High Places made a new 7" and had a bunch of songs online this year, and also happen to be the best band in Brooklyn. They might not have an album-of-the-year or an album this year, but they still make the list on charismatic, inspiring and waterfalls-of-joy style sound alone.

Thurston Moore put on the best show I saw at South By Southwest this year, backed up by Samara Lubeski and Steve Shelley. It actually felt like a show instead of a beer commercial, and the atmosphere was so thick with the sound and vibe the trio was putting out, you felt like you were watching some new amazing band for the first time, enough so to forget the somewhat inhibiting indie mythos that surrounds the "Your Band Could Be My Life" icons. This show was pure fall feelings, rising above the hungry mob and the free vodka and Red Bull energy of the surroundings.

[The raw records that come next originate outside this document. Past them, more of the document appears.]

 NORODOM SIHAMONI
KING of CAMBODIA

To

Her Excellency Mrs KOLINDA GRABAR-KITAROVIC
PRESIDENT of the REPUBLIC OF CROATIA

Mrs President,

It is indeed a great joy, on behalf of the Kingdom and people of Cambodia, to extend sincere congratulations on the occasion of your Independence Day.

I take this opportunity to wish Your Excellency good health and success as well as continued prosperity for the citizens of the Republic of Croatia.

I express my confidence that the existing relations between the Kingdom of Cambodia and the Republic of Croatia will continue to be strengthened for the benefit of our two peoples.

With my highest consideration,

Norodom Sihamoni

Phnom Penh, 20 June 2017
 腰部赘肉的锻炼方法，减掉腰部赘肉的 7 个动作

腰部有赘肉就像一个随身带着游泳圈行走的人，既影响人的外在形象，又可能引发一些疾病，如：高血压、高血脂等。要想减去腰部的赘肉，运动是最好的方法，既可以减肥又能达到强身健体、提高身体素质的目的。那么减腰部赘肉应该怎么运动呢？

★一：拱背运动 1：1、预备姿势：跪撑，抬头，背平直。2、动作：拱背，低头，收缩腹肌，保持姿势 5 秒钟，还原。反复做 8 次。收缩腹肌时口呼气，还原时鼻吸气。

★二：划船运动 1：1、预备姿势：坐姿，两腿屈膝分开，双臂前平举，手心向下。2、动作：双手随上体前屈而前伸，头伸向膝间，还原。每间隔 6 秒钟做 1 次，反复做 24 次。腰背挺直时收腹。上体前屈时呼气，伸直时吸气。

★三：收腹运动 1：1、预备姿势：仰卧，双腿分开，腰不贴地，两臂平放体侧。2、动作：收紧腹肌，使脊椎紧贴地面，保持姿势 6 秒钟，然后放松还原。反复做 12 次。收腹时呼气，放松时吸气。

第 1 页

The record that came out later was pretty good, too, but nothing like the show.

Vashti Bunyan's "Some Things Just Stick In Your Mind" collection sounded like more than fodder for completeists, and the icy quality of the second disc's low-pressure demo tape is beautiful in a way the fully-produced records can't capture.

I wasn't all that into Jens Lekman's new record, "The Night Falling On The Hill Of The Dusk Central Public Transit Glarbrel", but I did get to see him play a really nice show at the Troubadour in LA very recently, and there were a couple of moments that will stick with me for a long time. He has a song with a Beat Happening sample and the entire sold-out crowd sang the sample in deep Calvin Johnson-y voices, half of them, I'm sure unaware of the source material. It was strangely sad and also really cool. Then he played a cover of Paul Simon's "Call Me Al" where he omitted the chorus because he hated it, and that, too was strangely sad and really cool.

The Karen Dalton live reissue is close to speechlessness.